▶ Records from a collection
********************
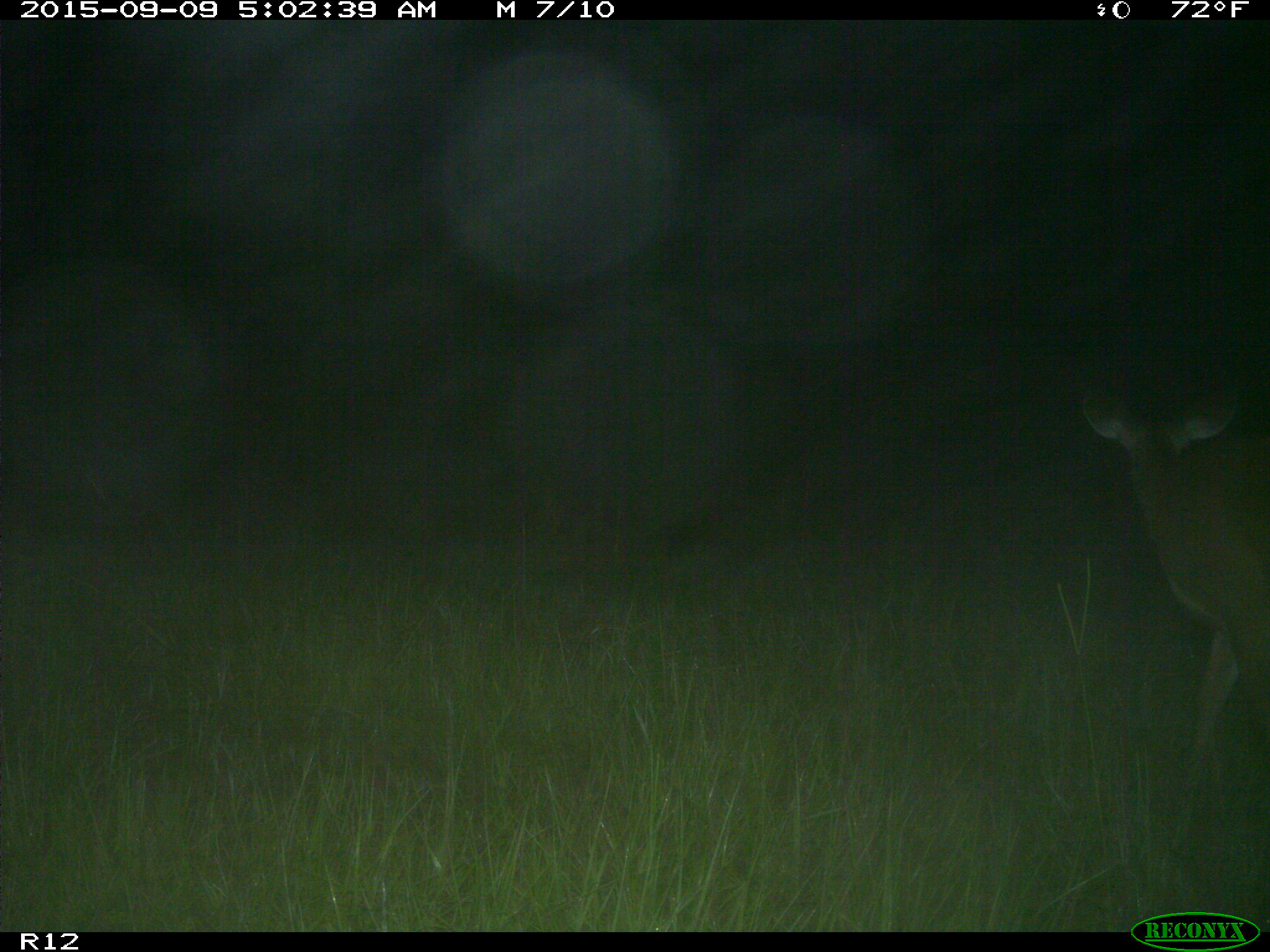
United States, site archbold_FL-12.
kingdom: Animalia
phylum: Chordata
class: Mammalia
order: Artiodactyla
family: Cervidae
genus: Odocoileus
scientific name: Odocoileus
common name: deer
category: unidentified deer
********************
▶ EXERCISE AIM
Could you copy each line above exactly as written, minus any pictures?

▶ TASK RESULT
United States, site archbold_FL-12.
kingdom: Animalia
phylum: Chordata
class: Mammalia
order: Artiodactyla
family: Cervidae
genus: Odocoileus
scientific name: Odocoileus
common name: deer
category: unidentified deer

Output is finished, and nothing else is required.